O.K. I get that. I see where he’s coming from. And for the most part, I agree. However, now what? How do I get in touch with my feminine side? To this, he didn’t quite have an answer.
So I’ve walked around with this knowledge for a few years now. I’ve tossed it around in my mind, I’ve tried to be more feminine (I’ll wear floral prints occasionally), but overall, I think I’m a big failure in this department.
But sitting listening to my friend this morning, I realized (it was really like the clichéd light bulb went off) that here, right in front of me, was a perfect example of someone who is in touch with her feminine side. Any other time before this realization and I would have argued that my friend was too emotive, too emotional, too connected. That she could deal with her problems much more effectively. That she could be more rational in her life.

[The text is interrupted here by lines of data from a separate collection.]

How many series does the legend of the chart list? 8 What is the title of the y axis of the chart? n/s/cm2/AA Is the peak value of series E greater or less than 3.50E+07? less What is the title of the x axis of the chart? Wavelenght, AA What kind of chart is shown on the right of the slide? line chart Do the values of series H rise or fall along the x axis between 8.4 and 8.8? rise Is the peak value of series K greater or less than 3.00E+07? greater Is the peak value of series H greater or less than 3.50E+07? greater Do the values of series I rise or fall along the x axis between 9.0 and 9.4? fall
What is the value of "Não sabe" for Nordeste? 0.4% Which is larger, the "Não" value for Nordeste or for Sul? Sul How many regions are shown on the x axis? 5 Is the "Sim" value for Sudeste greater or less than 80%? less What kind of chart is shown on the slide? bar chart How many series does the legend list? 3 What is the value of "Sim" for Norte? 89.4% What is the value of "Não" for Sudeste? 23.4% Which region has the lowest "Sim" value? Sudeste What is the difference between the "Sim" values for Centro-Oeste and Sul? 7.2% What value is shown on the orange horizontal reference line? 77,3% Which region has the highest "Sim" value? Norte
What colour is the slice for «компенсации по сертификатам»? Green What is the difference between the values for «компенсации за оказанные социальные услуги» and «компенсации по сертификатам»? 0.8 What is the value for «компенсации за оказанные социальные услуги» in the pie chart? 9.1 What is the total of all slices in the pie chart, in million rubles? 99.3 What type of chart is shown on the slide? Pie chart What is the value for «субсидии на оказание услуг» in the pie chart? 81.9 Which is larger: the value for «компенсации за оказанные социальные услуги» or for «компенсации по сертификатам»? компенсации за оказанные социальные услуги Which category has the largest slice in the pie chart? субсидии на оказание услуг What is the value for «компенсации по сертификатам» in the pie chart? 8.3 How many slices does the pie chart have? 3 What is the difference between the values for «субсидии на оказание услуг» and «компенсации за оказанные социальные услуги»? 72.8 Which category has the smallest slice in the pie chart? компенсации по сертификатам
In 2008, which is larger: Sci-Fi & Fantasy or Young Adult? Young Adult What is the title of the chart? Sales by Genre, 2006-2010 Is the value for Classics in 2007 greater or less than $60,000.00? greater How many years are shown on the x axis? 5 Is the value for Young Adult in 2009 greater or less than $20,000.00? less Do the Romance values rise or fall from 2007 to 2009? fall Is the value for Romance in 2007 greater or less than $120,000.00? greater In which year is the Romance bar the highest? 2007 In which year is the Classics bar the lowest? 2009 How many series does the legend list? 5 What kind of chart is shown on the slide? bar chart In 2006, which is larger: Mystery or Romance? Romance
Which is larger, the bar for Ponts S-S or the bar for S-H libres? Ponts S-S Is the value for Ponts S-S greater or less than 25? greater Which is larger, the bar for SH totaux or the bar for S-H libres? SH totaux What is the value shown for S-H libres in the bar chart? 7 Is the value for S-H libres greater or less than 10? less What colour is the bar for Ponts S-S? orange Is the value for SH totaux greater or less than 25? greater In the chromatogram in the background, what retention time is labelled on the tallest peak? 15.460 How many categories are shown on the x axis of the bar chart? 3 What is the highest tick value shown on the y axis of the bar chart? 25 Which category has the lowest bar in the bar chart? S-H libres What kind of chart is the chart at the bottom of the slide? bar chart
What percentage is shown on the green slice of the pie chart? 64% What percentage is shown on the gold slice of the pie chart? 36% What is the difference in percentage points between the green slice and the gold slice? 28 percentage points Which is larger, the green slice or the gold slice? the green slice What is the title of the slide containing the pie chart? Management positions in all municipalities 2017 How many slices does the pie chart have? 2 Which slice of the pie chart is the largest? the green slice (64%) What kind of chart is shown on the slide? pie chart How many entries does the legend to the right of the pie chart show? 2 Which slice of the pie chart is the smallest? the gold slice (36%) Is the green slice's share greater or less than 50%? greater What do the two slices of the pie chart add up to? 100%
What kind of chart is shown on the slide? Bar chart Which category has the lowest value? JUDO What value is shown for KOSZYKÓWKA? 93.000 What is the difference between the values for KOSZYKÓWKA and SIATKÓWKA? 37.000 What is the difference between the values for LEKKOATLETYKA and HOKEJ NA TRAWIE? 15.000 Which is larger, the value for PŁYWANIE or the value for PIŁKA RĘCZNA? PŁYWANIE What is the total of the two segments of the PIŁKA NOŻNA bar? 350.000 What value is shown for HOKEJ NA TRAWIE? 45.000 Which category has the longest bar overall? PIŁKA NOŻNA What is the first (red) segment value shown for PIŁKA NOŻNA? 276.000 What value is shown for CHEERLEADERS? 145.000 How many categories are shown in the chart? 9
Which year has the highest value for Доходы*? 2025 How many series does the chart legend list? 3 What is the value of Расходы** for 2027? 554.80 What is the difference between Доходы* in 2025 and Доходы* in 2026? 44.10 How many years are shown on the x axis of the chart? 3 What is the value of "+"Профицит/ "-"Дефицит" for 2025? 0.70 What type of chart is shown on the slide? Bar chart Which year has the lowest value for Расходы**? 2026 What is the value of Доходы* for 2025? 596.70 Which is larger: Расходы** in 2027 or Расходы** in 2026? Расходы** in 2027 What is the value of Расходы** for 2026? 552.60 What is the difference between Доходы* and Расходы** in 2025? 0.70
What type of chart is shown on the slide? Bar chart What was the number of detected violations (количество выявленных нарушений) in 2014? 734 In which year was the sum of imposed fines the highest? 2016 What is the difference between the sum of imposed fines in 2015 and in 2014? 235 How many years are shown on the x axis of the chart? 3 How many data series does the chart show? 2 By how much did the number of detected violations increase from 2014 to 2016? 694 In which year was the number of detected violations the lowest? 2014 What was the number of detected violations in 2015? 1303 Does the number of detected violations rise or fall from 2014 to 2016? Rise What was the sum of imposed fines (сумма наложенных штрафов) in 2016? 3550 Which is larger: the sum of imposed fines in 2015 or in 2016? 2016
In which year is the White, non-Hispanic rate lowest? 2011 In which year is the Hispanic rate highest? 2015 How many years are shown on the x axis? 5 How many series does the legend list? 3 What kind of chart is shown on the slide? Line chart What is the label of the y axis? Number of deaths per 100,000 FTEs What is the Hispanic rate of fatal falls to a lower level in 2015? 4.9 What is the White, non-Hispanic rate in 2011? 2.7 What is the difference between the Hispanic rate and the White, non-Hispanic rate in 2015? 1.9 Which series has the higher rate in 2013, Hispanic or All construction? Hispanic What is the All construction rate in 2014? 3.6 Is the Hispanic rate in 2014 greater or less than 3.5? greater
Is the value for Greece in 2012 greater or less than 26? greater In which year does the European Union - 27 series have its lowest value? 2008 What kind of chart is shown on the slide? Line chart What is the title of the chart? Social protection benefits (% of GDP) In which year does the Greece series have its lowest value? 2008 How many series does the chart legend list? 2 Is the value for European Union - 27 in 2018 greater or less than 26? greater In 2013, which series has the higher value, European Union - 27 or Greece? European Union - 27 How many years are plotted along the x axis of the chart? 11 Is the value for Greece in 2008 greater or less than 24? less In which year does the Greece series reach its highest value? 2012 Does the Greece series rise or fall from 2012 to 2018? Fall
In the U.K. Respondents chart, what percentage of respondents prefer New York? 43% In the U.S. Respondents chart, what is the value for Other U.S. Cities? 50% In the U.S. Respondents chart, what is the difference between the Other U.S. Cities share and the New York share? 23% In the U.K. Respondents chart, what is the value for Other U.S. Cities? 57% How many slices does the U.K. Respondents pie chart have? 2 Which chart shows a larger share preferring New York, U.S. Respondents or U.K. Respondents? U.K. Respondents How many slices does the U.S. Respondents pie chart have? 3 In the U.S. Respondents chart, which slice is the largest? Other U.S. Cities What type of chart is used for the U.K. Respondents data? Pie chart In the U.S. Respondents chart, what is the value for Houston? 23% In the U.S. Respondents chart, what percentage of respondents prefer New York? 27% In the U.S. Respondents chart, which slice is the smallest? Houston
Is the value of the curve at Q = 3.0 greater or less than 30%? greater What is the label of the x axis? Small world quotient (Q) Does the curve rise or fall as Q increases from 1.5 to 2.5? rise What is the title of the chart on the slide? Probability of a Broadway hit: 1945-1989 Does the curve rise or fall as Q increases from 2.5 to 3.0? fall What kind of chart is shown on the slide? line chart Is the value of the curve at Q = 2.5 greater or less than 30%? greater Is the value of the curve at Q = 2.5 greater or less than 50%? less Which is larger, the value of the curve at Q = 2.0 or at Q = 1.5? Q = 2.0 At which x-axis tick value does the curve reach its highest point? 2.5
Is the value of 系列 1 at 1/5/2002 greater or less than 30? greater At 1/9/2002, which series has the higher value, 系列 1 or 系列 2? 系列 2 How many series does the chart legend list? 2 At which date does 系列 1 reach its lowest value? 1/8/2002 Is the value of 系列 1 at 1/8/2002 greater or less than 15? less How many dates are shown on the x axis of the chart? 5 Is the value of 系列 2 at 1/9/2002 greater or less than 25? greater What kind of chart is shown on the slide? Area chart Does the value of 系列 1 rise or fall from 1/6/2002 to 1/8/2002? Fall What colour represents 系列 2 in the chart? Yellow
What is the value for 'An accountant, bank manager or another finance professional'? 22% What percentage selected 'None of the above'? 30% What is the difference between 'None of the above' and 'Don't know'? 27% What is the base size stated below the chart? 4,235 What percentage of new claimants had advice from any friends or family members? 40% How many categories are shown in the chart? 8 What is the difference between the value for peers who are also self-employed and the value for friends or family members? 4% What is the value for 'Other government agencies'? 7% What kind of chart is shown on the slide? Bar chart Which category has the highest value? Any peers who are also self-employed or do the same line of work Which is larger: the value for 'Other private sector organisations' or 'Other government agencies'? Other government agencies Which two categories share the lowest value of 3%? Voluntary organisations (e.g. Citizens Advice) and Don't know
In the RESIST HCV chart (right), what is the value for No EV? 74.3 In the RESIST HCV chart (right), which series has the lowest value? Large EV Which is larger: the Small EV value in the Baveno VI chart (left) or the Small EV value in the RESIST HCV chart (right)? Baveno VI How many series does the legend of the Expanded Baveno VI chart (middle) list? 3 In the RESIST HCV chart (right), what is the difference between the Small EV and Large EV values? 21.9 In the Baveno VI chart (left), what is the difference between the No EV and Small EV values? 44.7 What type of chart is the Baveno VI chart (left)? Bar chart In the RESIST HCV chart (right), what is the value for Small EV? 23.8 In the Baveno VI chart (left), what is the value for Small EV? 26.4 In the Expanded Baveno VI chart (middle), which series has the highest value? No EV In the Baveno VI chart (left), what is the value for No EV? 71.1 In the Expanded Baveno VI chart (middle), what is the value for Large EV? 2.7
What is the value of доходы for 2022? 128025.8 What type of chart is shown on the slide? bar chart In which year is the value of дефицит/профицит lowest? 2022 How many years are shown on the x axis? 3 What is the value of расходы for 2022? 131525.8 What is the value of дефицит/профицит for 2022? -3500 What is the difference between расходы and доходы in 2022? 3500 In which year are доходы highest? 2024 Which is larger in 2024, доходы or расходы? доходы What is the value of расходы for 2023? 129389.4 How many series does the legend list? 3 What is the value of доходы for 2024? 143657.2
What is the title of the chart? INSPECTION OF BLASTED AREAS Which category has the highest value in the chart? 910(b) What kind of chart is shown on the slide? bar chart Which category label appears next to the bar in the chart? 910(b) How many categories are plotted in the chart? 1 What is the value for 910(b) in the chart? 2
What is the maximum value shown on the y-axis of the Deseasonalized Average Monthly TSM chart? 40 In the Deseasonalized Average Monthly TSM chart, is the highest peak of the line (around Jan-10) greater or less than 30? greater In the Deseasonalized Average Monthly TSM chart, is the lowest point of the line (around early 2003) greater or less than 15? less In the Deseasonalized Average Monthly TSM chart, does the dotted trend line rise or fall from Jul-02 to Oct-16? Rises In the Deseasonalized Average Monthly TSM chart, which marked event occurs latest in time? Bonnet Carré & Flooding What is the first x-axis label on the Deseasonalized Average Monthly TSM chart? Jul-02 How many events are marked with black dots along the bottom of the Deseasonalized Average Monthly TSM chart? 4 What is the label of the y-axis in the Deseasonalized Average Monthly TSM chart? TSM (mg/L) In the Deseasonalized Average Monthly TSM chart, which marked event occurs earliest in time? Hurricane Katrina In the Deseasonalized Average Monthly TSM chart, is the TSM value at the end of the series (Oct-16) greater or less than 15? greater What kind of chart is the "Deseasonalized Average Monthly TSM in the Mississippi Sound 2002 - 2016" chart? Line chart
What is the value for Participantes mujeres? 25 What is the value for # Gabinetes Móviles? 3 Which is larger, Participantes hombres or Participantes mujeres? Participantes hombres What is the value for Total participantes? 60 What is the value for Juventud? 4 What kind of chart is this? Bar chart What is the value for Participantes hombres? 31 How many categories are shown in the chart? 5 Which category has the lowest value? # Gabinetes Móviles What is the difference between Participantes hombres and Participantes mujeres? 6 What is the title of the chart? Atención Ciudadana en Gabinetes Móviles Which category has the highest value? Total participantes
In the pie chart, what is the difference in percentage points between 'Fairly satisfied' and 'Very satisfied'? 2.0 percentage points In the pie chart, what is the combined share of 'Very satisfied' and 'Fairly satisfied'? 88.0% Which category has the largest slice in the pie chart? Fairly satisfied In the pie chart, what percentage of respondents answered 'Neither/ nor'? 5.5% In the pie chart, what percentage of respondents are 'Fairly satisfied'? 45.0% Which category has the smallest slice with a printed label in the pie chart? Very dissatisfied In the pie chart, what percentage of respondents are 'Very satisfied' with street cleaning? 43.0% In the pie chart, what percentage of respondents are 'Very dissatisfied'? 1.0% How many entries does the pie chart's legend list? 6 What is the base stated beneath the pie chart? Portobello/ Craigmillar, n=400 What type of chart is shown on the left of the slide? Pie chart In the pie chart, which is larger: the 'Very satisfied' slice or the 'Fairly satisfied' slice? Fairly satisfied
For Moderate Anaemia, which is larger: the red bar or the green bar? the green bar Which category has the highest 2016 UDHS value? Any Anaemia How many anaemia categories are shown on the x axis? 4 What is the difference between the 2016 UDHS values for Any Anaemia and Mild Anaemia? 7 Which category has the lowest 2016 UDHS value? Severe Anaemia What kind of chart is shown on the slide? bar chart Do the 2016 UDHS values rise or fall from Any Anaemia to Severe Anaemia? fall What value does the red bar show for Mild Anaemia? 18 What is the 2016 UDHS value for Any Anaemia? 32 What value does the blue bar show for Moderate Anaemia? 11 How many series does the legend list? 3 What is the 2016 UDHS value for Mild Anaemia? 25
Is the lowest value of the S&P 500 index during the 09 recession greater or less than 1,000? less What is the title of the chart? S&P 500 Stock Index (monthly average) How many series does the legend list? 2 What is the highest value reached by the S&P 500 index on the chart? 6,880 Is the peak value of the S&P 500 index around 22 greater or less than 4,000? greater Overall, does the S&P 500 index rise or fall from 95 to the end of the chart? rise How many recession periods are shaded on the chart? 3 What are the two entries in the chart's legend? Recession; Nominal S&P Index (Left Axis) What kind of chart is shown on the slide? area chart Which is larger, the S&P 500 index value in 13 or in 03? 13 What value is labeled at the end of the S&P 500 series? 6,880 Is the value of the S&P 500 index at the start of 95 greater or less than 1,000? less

But yet, this is such a masculine ideal. Fix things and move on. Instead, my friend feels through her emotions…and brilliantly so. She isn’t cowering in a gutter, crying her eyes out. No, she’s living a healthy, lovely life by actually dealing with her problems.
I know, a monumental thought. Well, probably not for all you normal people, but definitely for me.
So today, instead of chiding my friend inside my head, I listened and am trying to emulate her thought process.
We’ll see if this is beneficial for me, but for now, I’m thankful for this awareness and for my emotionally aware friend.